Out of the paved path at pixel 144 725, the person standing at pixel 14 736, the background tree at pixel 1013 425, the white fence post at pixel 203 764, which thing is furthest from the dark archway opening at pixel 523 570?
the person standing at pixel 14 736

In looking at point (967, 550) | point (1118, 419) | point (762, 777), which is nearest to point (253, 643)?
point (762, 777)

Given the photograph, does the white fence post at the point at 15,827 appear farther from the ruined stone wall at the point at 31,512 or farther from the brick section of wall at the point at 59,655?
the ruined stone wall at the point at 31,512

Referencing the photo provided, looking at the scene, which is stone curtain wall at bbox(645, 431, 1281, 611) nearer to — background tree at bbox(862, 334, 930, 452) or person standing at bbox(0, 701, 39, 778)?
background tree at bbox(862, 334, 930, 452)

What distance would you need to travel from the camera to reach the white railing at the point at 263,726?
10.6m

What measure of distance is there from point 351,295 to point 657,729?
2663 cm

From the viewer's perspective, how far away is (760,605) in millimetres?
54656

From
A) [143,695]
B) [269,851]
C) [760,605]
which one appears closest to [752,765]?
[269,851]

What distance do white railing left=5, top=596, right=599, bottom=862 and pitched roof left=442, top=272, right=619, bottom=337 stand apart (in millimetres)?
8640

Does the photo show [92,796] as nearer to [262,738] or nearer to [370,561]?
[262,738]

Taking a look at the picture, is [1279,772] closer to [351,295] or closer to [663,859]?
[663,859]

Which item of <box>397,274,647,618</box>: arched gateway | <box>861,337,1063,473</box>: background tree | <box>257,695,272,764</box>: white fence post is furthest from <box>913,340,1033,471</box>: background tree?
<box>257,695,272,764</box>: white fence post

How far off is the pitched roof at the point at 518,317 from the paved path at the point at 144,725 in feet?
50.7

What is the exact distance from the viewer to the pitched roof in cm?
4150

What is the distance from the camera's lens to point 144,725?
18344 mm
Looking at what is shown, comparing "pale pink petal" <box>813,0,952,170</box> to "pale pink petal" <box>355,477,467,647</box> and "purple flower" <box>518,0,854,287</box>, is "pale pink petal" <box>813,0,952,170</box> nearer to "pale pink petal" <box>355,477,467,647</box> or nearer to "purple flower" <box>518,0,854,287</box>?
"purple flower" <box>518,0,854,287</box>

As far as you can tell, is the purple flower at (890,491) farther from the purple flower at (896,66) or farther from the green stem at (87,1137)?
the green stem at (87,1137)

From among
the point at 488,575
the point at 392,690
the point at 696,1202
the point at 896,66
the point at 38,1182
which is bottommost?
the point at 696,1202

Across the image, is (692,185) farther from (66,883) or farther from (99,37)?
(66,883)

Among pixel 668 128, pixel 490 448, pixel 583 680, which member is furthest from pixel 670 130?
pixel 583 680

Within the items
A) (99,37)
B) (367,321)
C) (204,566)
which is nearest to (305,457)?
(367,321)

WHAT NEEDS TO BE DONE :: Reproduce the entire listing above with every occurrence of "pitched roof" renamed to "gabled roof", leaving everything else unchanged.

WRITTEN REPLY ::
Out of the paved path at pixel 144 725, the person standing at pixel 14 736, the background tree at pixel 1013 425, the white fence post at pixel 203 764, which thing is furthest from the dark archway opening at pixel 523 570?
the person standing at pixel 14 736

In looking at point (967, 550) | point (1118, 419) | point (762, 777), which is nearest to point (253, 643)?
point (762, 777)

Given the photograph, does the white fence post at the point at 15,827 appear farther from the ruined stone wall at the point at 31,512 or farther from the brick section of wall at the point at 59,655?
the ruined stone wall at the point at 31,512

Referencing the photo provided, looking at the scene, which is stone curtain wall at bbox(645, 431, 1281, 611) nearer to — background tree at bbox(862, 334, 930, 452) or person standing at bbox(0, 701, 39, 778)?
background tree at bbox(862, 334, 930, 452)

What distance would you need to travel from the camera to reach the white railing at the point at 263,726?
10.6m

What measure of distance is there from point 351,295 to point 657,729?
2663 cm

From the viewer's perspective, how far away is (760,605) in millimetres?
54656

From
A) [143,695]
B) [269,851]
C) [760,605]
which one appears closest to [752,765]?
[269,851]

What distance do white railing left=5, top=596, right=599, bottom=862 and gabled roof left=442, top=272, right=619, bottom=337 stand apart (in millimetres)?
8640

Does the photo show [92,796] as nearer to [262,738] or nearer to [370,561]?
[262,738]

Taking a look at the picture, is [1279,772] closer to [351,295] or closer to [663,859]?
[663,859]

Which item of <box>397,274,647,618</box>: arched gateway | <box>861,337,1063,473</box>: background tree | <box>257,695,272,764</box>: white fence post is furthest from <box>913,340,1033,471</box>: background tree?
<box>257,695,272,764</box>: white fence post

How far off is the gabled roof at the point at 518,317 from the paved path at the point at 144,725 in feet?
50.7

What is the exact distance from the viewer to the gabled roof in cm?
4150

What is the distance from the camera's lens to point 144,725?
18344 mm
Looking at what is shown, comparing "pale pink petal" <box>813,0,952,170</box> to "pale pink petal" <box>355,477,467,647</box> and "purple flower" <box>518,0,854,287</box>, is "pale pink petal" <box>813,0,952,170</box> nearer to "pale pink petal" <box>355,477,467,647</box> or nearer to "purple flower" <box>518,0,854,287</box>?
"purple flower" <box>518,0,854,287</box>

As far as you can tell, is the purple flower at (890,491) farther from the purple flower at (896,66) or farther from the green stem at (87,1137)?
the green stem at (87,1137)

From among
the point at 488,575
the point at 392,690
the point at 696,1202
the point at 896,66
the point at 38,1182
which is bottommost?
the point at 696,1202

Across the image, is (692,185) farther from (66,883) or farther from (99,37)?
(66,883)

Among pixel 668 128, pixel 490 448, pixel 583 680, which member is furthest from pixel 670 130?
pixel 583 680

Within the items
A) (99,37)
B) (367,321)
C) (204,566)
which is nearest to (305,457)?
(367,321)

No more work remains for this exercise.